Their name, the Businessmen, was derived from the slang term "taking care of business." They were among several dominant African American gangs -- the Slausons, the Gladiators, the Del Vikings -- in the early 1960s in the neighborhood then known as South-Central: the precursors to the Bloods and the Crips.
Now, the Businessmen of South Park have traded their fedoras for bifocals, and their whiskers are gray. But they're together again -- not to fight or drink but to try to unravel what they say is their own destructive legacy. They are tormented by the thought that their early gang activity begot increasingly violent generations of gangs. "We had a hand in making it like this," said Carter Spikes, 61. "Now we are doing what we can to make things right."
So the gang that once hung out by the gymnasium in the big green expanse of South Park on Avalon Boulevard and 51st Street now boasts an office across the street, with a brass placard on the door that reads The Businessmen, and with a computer, coffee maker and extra large canister of Coffee-mate inside.
Former gangsters turned anti-gang activists are nothing new in South Los Angeles. So far, the Businessmen acknowledge, their nascent organization has produced mostly ideas for future projects.
What sets the Businessmen apart are their age -- most are in their 60s -- their memories and a certain mellowness that comes with their status as grizzled survivors.
The Businessmen comprised four generations -- age groups -- of young men growing up around South Park in the 1950s and 1960s, many of whom attended Jefferson High School. Successive generations were dubbed the Seniors, the Juniors, the Babies, and the Unborns. Most of the current group belonged to the third installment of the gang, the Baby Businessmen, active in the period right before the 1965 Watts riots.

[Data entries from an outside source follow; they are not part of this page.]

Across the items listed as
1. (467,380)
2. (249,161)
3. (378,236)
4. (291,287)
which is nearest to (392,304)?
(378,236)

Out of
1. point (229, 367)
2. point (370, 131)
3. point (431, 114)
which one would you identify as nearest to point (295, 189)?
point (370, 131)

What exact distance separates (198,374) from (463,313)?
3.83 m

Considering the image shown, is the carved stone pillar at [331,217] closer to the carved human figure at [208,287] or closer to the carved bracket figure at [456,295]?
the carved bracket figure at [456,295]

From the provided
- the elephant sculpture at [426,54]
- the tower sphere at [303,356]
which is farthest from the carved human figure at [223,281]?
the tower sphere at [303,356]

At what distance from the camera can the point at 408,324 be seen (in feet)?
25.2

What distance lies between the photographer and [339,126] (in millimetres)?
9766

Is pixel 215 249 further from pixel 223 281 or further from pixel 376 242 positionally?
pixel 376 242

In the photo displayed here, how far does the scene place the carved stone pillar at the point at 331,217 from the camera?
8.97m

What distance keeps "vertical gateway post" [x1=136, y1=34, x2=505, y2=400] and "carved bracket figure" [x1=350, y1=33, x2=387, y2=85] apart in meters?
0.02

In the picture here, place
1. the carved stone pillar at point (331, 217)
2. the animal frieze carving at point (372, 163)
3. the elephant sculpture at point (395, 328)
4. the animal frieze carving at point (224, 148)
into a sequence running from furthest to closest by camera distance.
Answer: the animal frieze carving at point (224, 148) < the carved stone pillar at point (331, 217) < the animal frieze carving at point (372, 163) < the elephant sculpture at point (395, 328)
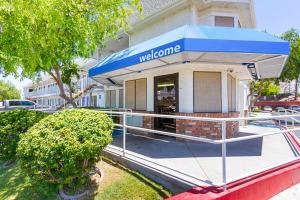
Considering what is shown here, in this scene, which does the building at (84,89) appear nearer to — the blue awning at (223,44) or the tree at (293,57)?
the blue awning at (223,44)

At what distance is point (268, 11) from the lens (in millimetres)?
16391

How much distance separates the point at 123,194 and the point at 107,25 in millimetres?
7305

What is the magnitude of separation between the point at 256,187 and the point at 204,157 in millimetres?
2152

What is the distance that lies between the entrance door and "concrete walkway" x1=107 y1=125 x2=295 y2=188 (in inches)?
86.2

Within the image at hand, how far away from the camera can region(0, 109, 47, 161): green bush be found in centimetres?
694

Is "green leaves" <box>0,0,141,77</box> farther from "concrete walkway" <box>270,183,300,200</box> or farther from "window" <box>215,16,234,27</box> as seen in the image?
"concrete walkway" <box>270,183,300,200</box>

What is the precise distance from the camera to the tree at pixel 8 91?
58.0 m

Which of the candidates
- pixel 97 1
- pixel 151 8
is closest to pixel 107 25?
pixel 97 1

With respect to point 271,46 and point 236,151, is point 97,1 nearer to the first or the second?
point 271,46

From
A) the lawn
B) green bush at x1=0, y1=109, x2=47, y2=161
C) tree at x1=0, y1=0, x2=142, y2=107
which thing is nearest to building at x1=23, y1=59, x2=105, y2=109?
tree at x1=0, y1=0, x2=142, y2=107

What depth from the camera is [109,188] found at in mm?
4984

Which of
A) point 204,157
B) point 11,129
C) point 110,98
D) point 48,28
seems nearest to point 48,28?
point 48,28

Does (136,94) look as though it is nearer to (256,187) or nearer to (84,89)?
(256,187)

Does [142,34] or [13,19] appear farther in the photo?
[142,34]
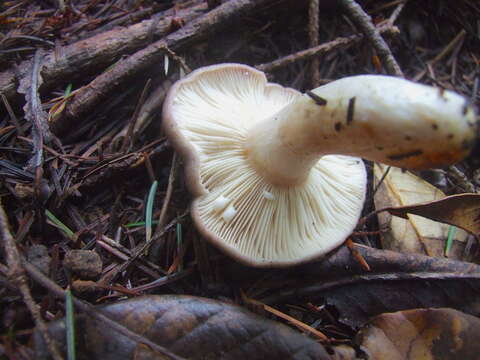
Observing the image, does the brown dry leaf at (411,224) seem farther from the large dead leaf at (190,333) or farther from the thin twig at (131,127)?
the thin twig at (131,127)

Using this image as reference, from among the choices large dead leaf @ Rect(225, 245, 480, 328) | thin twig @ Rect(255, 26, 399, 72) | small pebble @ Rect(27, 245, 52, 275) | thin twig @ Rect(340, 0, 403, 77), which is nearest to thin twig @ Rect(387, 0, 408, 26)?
thin twig @ Rect(255, 26, 399, 72)

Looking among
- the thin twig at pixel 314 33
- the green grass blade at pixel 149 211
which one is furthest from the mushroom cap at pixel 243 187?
the thin twig at pixel 314 33

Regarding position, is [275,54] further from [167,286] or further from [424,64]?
[167,286]

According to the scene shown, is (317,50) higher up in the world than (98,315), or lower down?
higher up

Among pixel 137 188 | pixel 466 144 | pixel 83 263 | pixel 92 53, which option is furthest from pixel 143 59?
pixel 466 144

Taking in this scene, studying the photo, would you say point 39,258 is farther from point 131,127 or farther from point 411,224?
point 411,224

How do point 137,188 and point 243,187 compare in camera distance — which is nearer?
point 243,187

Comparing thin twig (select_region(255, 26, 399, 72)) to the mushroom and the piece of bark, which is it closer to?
the mushroom
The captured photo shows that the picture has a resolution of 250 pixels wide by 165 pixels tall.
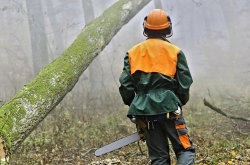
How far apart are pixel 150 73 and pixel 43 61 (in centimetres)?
832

Their families were recent migrants from Jim Crow-era Louisiana and East Texas, seeking a better life in a Los Angeles then divvied up by racially restrictive housing covenants. Their parents worked as domestics and garment workers or seized what manufacturing jobs were to be had at a time when blacks still faced considerable discrimination on the factory line.
The Businessmen were poor and mostly jobless. They played sports at South Park and hung out there, as younger gang members still do. "We drank wine and smoked cigarettes and every now and then a little weed," said Shane Stringer, 64.
Despite their empty pockets, they aimed to dress well, favoring leather jackets, alpaca sweaters, alligator shoes and hats -- homburgs and Borsalinos. Those who could afford it got silk-blend slack suits tailored at Arthur Williams on Broadway. They danced the cha-cha, listened to the Isley Brothers and the Dells.
At night there were house parties and fights -- fighting being a central activity of the gang. "The value of a man was how many guys could whip you," Stringer said. The Businessmen's era marked a time when all-white neighborhoods south of Slauson Avenue had recently given way to blacks, said Josh Sides, director of the Center for Southern California Studies at Cal State Northridge. The Businessmen mostly fought other black gangs from these neighborhoods, chiefly the Slausons.
Today's Businessmen describe the gang's old criminal activities as highly disorganized: occasional fights with knives and bumper jacks resulting in serious injuries, a couple of "in-house" killings. Some members dealt marijuana and barbiturates called Red Devils, and some were arrested for robbery, burglary and drug possession. Spikes served time for bank robbery.
Just how violent they were compared to gangs of today is difficult to pinpoint. Lt. Fred Booker of the Los Angeles Police Department said the history of the Businessmen is like folklore, maintained mostly in the memories of those who lived it. A Longtime resident of South Los Angeles, Lawrence Tolliver of Tolliver's barbershop, remembers the Businessmen and their ilk as less numerous than gang members today and their influence as less pervasive.
Back then, Tolliver said, "you never heard of guns." But Spikes recalled that although guns were less common, they were accessible. An illegal firearm could be bought on the street for about $50 to $100, he said. And the same capricious, hair-trigger violence that characterizes many gang killings today typified the killings the Businessmen remember from their youth.
Members of the gang feared the police -- especially those of the then notorious 77th Street Division, which they considered "the last bastion of white supremacy," Spikes said. The word on the street was that a black man died in the 77th Street jail about once a month under mysterious circumstances.
But it was the social life of the gang, not crime, that members say kept its hold on them. Through the years, friendships endured or were rekindled.